Consumer Comeback Blog

How to Build Credit in College

Written By: Stella Walker

Building good credit in college is a realistic possibility if you understand the rules and spend responsibly. But, if you have any inkling that you aren’t ready to take on a credit card, then wait until you’re financially comfortable. For those who are ready for the next step, here are some helpful tips to building credit in college.

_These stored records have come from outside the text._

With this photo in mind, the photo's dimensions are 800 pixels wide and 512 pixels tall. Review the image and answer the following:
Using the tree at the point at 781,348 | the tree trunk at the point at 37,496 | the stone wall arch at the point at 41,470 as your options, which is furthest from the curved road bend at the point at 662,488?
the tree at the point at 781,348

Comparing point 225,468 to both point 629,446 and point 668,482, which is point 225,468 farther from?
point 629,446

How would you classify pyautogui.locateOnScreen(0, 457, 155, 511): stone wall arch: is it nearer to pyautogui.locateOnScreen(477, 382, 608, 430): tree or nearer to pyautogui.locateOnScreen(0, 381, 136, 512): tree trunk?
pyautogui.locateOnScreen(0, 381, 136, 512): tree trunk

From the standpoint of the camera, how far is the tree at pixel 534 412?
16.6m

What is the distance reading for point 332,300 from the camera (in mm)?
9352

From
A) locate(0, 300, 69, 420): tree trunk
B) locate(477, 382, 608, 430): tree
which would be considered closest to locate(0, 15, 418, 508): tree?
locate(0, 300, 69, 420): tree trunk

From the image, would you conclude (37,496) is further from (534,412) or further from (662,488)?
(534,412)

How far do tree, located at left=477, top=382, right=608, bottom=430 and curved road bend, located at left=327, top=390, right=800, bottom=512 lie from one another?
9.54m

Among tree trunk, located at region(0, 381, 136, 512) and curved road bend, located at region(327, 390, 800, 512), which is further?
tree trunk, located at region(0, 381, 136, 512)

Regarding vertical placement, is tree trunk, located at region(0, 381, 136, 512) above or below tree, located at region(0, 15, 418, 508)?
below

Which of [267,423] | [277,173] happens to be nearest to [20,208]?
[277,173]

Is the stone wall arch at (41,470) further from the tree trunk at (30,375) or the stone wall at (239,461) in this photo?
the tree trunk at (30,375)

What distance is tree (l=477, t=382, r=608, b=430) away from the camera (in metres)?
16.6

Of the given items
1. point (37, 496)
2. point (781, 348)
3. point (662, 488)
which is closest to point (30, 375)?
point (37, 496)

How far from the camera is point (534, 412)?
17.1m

Become an authorized user on parents’ account

One of the quickest ways to build good credit in college is to become an authorized user on your parent’s account. This allows teenagers to get acquainted with a credit card and learn how to use it responsibly, while the parent monitors their spending. The student can build credit as long as he or she doesn’t go over the credit limit and if the parent maintains good credit. For students under the age of 21, this may be the only way to get approved for a credit card unless they can prove that they’re capable of paying off balances on their own.

Open your own credit card

Another effective but riskier way of building credit is to open up your own credit card. Students who are financially responsible and can provide proof of income may get approved for a card in their name. Unless you have a co-signer, you will be held solely responsible for any debt that you accumulate. The best way to stay in control of your credit card is to make small purchases and never miss a payment deadline. Another tip to building good credit in college is to try not to carry a balance on the card. Since you probably won’t be using your card for big, expensive purchases, you need to make sure that you pay off the entire balance when it’s due. This will keep you from paying a fee and acquiring interest charges.

Pay your other bills on time

A less obvious way to build and maintain good credit is to pay all of your other bills on time. Whether it’s rent, utility, cable or a phone bill, you may be able to develop a credit score by just paying these monthly bills on time. Many landlords and businesses have started reporting to credit bureaus about an individual’s payments and timeliness. Even taxes, traffic tickets and library fees can make a big difference to your credit. Practicing responsible bill paying will prepare you to take on a credit card one day.

This post was contributed by Stella Walker.